I just got back from about three weeks in Japan. It’s pretty crazy over there. I ate some fish that was pretty much still alive. I went to a huge karaoke place and had to wait over an hour just to get a booth (5 stories and completely jammed packed). I rode packed subways, fighting the pulsing and swelling crowds, using my daughter’s stroller as a plow to create an opening of escape for us. Marveled at the fun fire hydrants (see the pic below), the underground malls and the paths for the blind (see pic). But the one thing I like. I mean I REALLY dug it. Was the water heaters. Water heaters that never run out of hot water. OMG.
So I’m on a mission. A mission to spread the word about on demand water heaters.
I love them. I mean, they don’t run out of hot water and they conserve energy. What’s not to love?
On Demand Water Heaters Use Less Energy
I checked out energy.gov for some info about on demand water heaters and efficiency. Guess what I found? They are truly more efficient. Here’s some info from the site:
For homes that use 41 gallons or less of hot water daily, demand water heaters can be 24%–34% more energy efficient than conventional storage tank water heaters. They can be 8%–14% more energy efficient for homes that use a lot of hot water — around 86 gallons per day. You can achieve even greater energy savings of 27%–50% if you install a demand water heater at each hot water outlet. ENERGY STAR® estimates that a typical family can save $100 or more per year with an ENERGY STAR qualified tankless water heater.

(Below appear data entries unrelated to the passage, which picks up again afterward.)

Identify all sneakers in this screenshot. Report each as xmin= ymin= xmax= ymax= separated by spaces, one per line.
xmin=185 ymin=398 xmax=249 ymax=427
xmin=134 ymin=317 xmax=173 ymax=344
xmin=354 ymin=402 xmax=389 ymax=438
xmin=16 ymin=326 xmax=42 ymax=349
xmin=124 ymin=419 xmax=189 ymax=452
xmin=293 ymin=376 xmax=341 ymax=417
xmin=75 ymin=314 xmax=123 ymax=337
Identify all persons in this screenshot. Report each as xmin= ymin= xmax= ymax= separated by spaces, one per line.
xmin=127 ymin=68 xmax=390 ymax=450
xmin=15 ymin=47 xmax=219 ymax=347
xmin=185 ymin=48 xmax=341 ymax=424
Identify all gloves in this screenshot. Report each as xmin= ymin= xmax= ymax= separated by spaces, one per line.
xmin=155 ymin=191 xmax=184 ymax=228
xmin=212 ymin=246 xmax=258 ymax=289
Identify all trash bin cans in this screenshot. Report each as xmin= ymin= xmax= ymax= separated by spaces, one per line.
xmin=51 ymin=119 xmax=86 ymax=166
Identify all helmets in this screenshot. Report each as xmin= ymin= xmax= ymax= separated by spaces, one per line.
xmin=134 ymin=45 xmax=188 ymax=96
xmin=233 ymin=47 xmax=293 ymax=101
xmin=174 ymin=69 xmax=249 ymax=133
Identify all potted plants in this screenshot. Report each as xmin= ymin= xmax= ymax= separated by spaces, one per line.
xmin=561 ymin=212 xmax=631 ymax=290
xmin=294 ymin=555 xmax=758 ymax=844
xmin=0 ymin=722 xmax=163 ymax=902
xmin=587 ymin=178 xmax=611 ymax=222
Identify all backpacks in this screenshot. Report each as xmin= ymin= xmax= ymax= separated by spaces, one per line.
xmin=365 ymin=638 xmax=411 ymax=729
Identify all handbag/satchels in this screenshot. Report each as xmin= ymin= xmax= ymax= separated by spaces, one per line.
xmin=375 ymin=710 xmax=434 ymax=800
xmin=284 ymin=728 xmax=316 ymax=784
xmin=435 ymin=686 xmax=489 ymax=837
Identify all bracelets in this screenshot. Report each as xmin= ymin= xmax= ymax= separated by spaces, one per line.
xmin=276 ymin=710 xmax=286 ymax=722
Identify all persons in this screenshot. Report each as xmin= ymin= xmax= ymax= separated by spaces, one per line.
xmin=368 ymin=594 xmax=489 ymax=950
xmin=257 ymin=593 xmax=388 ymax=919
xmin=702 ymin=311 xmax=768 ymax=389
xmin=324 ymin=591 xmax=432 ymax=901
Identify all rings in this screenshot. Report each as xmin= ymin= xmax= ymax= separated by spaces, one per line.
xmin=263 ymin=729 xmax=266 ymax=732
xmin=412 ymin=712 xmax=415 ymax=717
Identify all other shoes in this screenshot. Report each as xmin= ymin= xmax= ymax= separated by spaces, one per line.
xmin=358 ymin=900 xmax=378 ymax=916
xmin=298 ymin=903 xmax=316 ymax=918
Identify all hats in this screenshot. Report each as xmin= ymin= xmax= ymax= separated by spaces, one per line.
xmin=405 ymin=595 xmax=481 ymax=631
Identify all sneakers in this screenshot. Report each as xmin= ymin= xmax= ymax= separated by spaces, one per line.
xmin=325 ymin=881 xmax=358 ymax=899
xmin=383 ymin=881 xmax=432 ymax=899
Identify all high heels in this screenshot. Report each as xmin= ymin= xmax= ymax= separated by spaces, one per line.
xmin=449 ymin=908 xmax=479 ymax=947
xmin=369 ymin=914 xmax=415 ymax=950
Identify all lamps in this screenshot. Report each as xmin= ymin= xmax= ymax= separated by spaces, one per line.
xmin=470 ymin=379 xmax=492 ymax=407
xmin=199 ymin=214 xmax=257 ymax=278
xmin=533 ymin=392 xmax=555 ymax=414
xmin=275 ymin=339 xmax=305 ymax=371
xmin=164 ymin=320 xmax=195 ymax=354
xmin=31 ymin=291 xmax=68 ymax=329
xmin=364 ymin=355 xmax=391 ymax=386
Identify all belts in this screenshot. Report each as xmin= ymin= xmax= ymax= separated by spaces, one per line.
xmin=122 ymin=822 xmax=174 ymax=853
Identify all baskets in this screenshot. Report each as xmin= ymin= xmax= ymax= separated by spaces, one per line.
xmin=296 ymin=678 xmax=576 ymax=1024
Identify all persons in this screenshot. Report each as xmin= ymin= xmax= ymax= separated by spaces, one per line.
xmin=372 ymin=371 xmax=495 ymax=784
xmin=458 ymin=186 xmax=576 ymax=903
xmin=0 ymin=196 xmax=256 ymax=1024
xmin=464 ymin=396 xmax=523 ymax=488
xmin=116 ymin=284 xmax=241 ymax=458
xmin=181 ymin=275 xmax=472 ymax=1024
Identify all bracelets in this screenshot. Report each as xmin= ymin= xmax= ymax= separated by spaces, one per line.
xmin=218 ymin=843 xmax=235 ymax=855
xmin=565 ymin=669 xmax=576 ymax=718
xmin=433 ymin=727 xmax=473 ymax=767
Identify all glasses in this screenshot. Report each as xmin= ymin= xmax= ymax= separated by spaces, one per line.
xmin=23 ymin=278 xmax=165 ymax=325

How Tankless Water Heaters Work
The high efficiency thing got me thinking. How do these wonderful things work? How do they defy reality and the laws of physics by providing a NEVER ENDING stream of hot water! I’m serious. You could take a 4 hour shower and it WILL NEVER GET COLD. How cool is that? Again, I turned to the experts at energy.gov for some answers:
Tankless water heaters heat water directly without the use of a storage tank. When a hot water tap is turned on, cold water travels through a pipe into the unit. Either a gas burner or an electric element heats the water. As a result, tankless water heaters deliver a constant supply of hot water. You don’t need to wait for a storage tank to fill up with enough hot water. However, a tankless water heater’s output limits the flow rate.
Typically, tankless water heaters provide hot water at a rate of 2–5 gallons (7.6–15.2 liters) per minute. Gas-fired tankless water heaters produce higher flow rates than electric ones. Sometimes, however, even the largest, gas-fired model cannot supply enough hot water for simultaneous, multiple uses in large households. For example, taking a shower and running the dishwasher at the same time can stretch a tankless water heater to its limit. To overcome this problem, you can install two or more tankless water heaters, connected in parallel for simultaneous demands of hot water. You can also install separate tankless water heaters for appliances — such as a clothes washer or dishwater — that use a lot of hot water in your home.
In Japan, there were controls for heaters usually in bathrooms and in kitchens. This would suggest that they use the method of having different heaters in different locations. This is definitely something I will consider, though it sounds like it could greatly up the cost.
Speaking of Costs…
Are they really that much more expensive? Is the extra expense worth it? Let’s take a look:
The initial cost of a tankless water heater is greater than that of a conventional storage water heater, but tankless water heaters will typically last longer and have lower operating and energy costs, which could offset its higher purchase price. Most tankless water heaters have a life expectancy of more than 20 years. They also have easily replaceable parts that extend their life by many more years. In contrast, storage water heaters last 10–15 years.
So there you have it. I’m sold. I’ll put in the investment and enjoy the results.
A four-hour shower?
If I want to, I can, with a tankless water heater.